芥川賞と直木賞に相次ぎノミネートされるなど、純文学とエンターテインメントの境界を横断する作風が持ち味だけあって、『黄色い夜』でもギャンブルを描き格差を描きといった具合に、ハイブリッドな内容を見せてくれる。アフリカにあってエチオピアから独立した「E国」に、龍一ことルイという日本人の青年が向かっている。砂漠ばかりで作物が育たず原油も出ないE国では、カジノが唯一の産業で、国によって建てられた巨大な螺旋状の塔の中でカジノが営まれていて、世界中から客を集めて繁盛している。
最上階では国王のムトゥラ・ゲブレが自らディーラーとなって挑戦を受けていて、国家予算規模の勝負で彼に勝てばE国を乗っ取れると噂されている。ルイは国王との対決を目指してE国に入り数々のギャンブル勝負を戦っていく。こうしたギャンブル勝負の描写がどれもスリリング。E国で共闘することになるイタリア人のピアッサと旅の途中で繰り広げるブラックジャックはほんの小手調べ。E国に到着早々に乗り込んだ塔の1階で挑んだブラックジャックでは、カードではなく掛け金を細工するテクニックでディーラーを追い込み、近隣のカジノの元締めを紹介してもらう。
その元締め相手の勝負でもルイは、表向きは説教師をしている相手が手に持つ聖書のどの章にナイフを差したかを、3つの質問からものの見事に言い当てる。ギャンブルというよりクイズやゲームに近い勝負。それらを知識と観察と入念な下準備によって突破していくルイの強さは、この後もアシュラフという地元の女性を仲間に引き込むために行った水と電熱コイルを使った賭け事でも、最上階へと向かう最後の関門となる塔の60階でのポーカーでもしっかりと発揮される。

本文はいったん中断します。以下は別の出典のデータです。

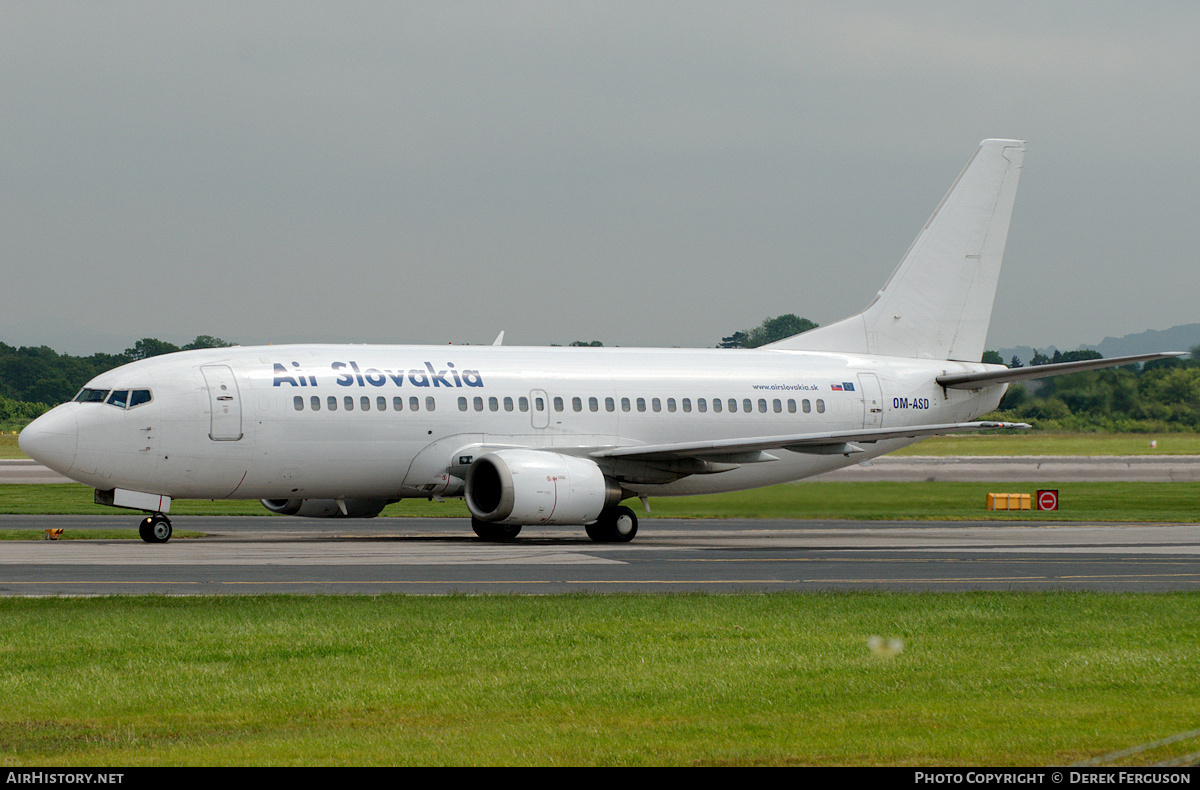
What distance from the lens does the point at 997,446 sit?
85312 mm

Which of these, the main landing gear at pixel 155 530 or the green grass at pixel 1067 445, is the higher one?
the main landing gear at pixel 155 530

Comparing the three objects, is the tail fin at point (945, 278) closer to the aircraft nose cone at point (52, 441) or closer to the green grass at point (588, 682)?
the aircraft nose cone at point (52, 441)

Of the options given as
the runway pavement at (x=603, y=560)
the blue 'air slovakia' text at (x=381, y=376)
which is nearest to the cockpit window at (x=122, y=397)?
the blue 'air slovakia' text at (x=381, y=376)

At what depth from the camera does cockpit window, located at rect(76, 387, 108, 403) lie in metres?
30.3

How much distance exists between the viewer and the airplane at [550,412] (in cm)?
3028

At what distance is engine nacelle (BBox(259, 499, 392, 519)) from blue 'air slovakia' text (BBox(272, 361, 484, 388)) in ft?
12.1

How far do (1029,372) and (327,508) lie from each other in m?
17.6

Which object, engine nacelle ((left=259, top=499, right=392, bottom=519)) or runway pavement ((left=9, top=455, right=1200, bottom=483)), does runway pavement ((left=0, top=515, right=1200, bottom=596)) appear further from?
runway pavement ((left=9, top=455, right=1200, bottom=483))

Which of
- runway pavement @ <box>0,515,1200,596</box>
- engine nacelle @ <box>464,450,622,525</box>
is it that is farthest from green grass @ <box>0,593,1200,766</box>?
engine nacelle @ <box>464,450,622,525</box>

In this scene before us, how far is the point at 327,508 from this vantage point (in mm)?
35000

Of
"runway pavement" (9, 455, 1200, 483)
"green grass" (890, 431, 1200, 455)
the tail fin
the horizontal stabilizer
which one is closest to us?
the horizontal stabilizer

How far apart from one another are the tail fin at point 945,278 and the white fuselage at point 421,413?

阿佐田哲也や白川道といったギャンブル小説の大家たちに重なるエンターテインメント性を持ったストーリー。漫画なら福本伸行の『賭博黙示録カイジ』や、河本ほむら原作、尚村透作画の『賭ケグルイ』などが持っている、裏の裏のそのまた裏を読んで勝利をたぐり寄せるギャンブルの爽快感を味わわせてくれる。囲碁やチェスといった盤ゲームに関する思索を積み上げ、第147回直木賞候補となった『盤上の夜』の作者らしさも出ている。文芸誌の『すばる』に連載されながらも、エンターテインメント性を持った作品になっているところが、ジャンルを横断する作家としての宮内悠介の特質を示す。
もちろん、「カブールの園」や「ディレイ・エフェクト」で芥川賞候補に挙げられる作者ならではの、現代社会をメスで切り、爪でえぐるような思索もある。ルイがE国を乗っ取りたいのと考えたのは、心を病んで薬漬けになった恋人のような病人たちが、寛解せずとも平穏に暮らせる場所を作ろうという夢のため。莫大な借金を返すために命懸けのギャンブルに挑むカイジ(『賭博黙示録カイジ』)や、究極のスリルに浸りたいと過酷な条件下でギャンブルを続ける蛇喰夢子(『賭ケグルイ』)のような個人的な事情とは違った理由に、どうにも生きづらいこの世界を生きていく苦悩を、ルイの言動に仮託して提示しようとした雰囲気がある。